La historia suele confundir a quienes se acercan a ella de forma apresurada. Hace unos días, cuando se celebraba la final de la copa de fútbol, recibí un whatsapp de un amigo que decía: «En Francia nadie pita al rey desde 1793. A ver si aprendéis, maleducados». No quise comportarme como un pedante y contradecirlo. El mensaje era indudablemente ingenioso, pero los franceses tuvieron ocasión de pitar a reyes hasta 1870. No pretendo quitarle importancia a la revolución, pero se engaña mucho quien crea que volvió a Francia jacobina. Incluso cuando pareció que había triunfado su ya lejana herencia, el republicanismo fue con frecuencia más estético que ético y nunca lo asimiló toda la población. Baste recordar a Maurras, Pétain y Le Pen, franceses bastante influyentes, o cómo la derecha utiliza supuestos valores republicanos para fomentar la xenofobia.
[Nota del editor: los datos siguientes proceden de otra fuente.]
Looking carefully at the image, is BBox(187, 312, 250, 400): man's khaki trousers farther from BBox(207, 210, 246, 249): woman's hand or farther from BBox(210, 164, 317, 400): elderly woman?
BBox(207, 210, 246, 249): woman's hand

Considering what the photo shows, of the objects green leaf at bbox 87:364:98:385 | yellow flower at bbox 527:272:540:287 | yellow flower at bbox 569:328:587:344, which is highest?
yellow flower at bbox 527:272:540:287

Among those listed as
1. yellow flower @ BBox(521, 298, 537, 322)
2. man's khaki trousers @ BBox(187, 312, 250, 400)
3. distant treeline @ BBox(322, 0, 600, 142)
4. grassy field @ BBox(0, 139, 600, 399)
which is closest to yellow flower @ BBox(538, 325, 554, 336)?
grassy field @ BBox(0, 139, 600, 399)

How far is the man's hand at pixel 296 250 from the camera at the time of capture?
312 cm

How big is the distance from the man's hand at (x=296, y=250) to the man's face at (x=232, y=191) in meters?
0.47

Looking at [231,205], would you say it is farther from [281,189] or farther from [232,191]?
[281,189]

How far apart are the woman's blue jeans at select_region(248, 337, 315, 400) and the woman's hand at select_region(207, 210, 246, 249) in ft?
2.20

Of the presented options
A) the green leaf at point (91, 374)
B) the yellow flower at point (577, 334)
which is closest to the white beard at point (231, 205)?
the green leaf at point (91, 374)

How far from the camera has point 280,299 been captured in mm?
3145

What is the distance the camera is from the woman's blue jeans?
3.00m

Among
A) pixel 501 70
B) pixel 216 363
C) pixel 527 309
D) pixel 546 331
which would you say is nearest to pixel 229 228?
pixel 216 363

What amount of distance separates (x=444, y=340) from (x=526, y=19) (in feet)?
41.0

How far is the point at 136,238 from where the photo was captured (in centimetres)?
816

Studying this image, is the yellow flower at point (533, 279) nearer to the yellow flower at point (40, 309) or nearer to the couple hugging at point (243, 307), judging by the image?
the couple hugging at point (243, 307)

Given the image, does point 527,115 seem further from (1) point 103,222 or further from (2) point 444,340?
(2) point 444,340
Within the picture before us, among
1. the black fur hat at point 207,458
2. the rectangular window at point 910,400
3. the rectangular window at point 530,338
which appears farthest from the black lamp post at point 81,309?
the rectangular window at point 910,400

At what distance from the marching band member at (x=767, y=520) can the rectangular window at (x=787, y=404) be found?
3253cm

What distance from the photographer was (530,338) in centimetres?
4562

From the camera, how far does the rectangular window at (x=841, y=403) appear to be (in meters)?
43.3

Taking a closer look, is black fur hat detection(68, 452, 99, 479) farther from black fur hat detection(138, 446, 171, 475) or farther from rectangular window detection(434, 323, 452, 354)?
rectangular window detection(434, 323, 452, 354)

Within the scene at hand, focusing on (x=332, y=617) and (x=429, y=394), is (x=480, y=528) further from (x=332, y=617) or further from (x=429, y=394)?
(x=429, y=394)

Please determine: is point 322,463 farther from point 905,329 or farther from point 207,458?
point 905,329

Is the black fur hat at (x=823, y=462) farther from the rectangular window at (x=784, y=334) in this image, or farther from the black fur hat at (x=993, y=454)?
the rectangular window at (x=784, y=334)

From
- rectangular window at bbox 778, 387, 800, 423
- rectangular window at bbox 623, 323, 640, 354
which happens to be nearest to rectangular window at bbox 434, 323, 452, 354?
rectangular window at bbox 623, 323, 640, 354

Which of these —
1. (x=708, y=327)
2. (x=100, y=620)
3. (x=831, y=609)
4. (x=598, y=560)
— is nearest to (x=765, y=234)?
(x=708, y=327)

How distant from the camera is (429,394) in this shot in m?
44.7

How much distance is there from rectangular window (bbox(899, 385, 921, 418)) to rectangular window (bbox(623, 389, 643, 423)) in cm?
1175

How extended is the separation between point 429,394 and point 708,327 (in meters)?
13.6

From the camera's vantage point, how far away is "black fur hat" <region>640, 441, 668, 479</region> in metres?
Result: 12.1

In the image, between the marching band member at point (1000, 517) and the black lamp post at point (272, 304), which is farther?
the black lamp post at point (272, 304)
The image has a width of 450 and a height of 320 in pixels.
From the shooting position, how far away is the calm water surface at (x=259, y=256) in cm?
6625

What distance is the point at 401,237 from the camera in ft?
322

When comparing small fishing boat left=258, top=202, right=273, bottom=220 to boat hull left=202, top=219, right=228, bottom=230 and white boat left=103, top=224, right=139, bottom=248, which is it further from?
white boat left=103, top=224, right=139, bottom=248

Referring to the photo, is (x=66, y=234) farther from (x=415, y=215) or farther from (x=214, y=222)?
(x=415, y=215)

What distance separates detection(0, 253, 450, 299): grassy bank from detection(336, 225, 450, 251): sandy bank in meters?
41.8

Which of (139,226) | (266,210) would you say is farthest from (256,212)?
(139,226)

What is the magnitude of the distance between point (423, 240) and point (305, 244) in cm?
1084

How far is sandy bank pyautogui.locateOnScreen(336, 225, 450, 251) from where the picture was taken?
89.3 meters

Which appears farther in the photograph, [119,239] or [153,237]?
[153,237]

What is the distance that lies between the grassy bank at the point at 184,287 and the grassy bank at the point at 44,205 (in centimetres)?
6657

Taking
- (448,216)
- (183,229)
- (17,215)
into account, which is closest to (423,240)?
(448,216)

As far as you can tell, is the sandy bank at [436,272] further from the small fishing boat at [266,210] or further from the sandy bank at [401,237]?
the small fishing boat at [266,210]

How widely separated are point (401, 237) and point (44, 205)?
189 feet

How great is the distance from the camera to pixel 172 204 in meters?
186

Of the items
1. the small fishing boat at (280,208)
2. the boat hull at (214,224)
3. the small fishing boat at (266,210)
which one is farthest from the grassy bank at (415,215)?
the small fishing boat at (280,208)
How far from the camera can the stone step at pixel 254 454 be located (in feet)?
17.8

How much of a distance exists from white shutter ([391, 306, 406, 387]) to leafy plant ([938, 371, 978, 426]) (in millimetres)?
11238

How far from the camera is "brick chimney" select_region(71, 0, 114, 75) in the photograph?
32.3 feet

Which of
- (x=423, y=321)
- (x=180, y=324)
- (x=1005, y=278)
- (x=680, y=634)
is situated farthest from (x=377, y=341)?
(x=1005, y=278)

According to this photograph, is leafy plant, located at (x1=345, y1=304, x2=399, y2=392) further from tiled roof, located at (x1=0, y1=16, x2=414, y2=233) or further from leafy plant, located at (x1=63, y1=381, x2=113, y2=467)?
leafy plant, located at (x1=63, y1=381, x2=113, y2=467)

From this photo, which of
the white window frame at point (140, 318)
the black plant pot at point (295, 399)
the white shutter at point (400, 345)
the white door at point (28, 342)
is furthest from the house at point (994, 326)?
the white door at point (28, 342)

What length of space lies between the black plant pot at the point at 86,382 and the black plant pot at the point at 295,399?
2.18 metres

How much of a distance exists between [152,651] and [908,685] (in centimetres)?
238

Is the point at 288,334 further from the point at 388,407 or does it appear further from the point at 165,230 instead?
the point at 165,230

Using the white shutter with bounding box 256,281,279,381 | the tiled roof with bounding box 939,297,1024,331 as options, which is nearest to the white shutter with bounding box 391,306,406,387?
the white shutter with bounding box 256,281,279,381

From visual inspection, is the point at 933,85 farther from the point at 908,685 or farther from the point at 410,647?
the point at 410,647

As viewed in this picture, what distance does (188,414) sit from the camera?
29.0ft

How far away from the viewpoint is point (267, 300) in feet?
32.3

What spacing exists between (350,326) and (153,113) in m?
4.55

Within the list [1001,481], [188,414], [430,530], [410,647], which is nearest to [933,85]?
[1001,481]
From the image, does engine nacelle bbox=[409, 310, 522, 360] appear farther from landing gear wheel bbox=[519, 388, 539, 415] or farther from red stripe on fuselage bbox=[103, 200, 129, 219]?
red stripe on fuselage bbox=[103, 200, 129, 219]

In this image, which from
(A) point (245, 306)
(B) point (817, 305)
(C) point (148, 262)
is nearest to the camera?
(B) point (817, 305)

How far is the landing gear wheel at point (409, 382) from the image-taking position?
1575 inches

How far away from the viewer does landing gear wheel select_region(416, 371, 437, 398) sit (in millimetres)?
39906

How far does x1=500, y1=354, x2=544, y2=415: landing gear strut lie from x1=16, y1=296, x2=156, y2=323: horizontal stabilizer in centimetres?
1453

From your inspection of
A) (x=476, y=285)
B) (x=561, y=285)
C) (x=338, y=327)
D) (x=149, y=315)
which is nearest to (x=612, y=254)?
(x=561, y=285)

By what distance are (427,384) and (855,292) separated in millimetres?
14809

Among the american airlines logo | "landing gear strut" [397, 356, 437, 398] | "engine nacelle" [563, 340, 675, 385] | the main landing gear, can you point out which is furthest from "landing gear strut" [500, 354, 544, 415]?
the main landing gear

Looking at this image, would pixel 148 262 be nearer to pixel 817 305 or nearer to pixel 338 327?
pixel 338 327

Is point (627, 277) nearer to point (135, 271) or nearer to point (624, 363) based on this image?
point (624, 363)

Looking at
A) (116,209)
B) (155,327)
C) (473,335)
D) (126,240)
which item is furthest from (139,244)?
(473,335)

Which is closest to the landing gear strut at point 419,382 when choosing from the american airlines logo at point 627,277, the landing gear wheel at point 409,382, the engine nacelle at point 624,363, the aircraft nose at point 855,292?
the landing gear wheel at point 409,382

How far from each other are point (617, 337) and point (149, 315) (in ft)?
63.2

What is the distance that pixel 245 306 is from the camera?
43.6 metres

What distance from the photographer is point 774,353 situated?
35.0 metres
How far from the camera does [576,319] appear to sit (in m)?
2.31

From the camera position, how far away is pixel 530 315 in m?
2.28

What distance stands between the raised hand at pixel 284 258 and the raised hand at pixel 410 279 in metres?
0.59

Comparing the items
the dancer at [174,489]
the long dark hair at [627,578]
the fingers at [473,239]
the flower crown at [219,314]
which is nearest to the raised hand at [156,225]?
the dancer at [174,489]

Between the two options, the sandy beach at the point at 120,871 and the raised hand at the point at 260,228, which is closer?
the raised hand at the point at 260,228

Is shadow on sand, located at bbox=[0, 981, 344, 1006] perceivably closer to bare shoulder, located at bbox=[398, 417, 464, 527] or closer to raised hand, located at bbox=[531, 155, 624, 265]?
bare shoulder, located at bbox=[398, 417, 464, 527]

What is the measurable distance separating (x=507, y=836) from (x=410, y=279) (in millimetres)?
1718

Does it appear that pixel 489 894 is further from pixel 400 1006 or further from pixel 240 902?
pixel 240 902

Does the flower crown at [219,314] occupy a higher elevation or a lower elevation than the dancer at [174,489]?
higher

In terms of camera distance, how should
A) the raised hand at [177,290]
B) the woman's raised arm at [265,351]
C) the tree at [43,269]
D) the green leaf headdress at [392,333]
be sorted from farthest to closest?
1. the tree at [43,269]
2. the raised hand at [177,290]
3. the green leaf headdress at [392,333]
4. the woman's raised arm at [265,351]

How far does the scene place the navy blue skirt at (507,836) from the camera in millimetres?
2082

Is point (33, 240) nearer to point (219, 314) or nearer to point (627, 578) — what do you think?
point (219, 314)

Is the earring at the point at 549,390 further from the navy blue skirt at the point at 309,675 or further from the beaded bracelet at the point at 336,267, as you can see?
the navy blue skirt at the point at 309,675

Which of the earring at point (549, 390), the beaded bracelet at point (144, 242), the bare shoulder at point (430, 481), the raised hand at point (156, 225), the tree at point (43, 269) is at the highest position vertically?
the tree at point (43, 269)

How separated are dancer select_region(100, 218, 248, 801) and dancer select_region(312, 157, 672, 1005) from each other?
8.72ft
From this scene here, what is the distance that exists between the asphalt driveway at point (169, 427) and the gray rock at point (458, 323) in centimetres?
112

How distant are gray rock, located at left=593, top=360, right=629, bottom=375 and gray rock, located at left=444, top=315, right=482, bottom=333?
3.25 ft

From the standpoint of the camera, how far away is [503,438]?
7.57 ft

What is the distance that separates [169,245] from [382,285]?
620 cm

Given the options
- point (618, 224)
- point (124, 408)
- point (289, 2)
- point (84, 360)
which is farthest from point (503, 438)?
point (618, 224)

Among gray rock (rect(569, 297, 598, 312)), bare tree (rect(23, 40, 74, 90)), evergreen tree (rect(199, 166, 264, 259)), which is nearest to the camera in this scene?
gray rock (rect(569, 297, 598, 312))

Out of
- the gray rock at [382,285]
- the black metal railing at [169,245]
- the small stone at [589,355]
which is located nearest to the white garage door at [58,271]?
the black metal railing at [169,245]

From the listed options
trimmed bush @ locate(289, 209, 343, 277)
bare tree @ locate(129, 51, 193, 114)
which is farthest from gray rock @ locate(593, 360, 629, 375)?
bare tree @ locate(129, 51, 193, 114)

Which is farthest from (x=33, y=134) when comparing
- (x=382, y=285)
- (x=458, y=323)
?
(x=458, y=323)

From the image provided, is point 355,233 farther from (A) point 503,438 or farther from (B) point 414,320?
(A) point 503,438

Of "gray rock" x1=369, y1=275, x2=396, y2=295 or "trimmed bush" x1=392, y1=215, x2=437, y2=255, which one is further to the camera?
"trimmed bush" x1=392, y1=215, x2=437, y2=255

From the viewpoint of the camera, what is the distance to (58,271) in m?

El año pasado conmemoramos una revolución que pretendió haber iniciado una nueva etapa de la historia de la humanidad. No había cambiado un sistema político, habría inaugurado nada menos que un nuevo modo de producción, el socialista, un paso irreversible en el progreso. Hoy, vemos cómo el presidente de la muy capitalista Rusia, eso sí, antiguo policía soviético, hace la señal de la cruz en el Kremlin, entre hisopazos del patriarca ortodoxo, tras tomar posesión de su cargo. Ni siquiera es laica la otrora patria del socialismo.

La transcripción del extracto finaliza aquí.